──────── Raw data
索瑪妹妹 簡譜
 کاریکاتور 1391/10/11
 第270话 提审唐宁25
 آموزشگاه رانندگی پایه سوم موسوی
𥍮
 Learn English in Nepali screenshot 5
────────────────
──────── Raw data
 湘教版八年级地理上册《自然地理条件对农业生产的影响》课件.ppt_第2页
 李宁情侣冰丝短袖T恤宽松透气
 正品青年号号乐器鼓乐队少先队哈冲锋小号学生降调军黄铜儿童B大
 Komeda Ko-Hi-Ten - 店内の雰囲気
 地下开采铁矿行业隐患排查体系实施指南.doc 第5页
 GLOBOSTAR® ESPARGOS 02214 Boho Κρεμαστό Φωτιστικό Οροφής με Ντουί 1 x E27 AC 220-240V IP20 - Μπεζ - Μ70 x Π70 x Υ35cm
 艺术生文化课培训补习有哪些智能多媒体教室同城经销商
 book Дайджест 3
────────────────
## What to produce
Copy the records from the line with "湘教版八年级地理上册《自然地理条件对农业生产的影响》课件.ppt_第2页" to the line with "book Дайджест 3", both included, exactly as they appear.

## Result below
 湘教版八年级地理上册《自然地理条件对农业生产的影响》课件.ppt_第2页
 李宁情侣冰丝短袖T恤宽松透气
 正品青年号号乐器鼓乐队少先队哈冲锋小号学生降调军黄铜儿童B大
 Komeda Ko-Hi-Ten - 店内の雰囲気
 地下开采铁矿行业隐患排查体系实施指南.doc 第5页
 GLOBOSTAR® ESPARGOS 02214 Boho Κρεμαστό Φωτιστικό Οροφής με Ντουί 1 x E27 AC 220-240V IP20 - Μπεζ - Μ70 x Π70 x Υ35cm
 艺术生文化课培训补习有哪些智能多媒体教室同城经销商
 book Дайджест 3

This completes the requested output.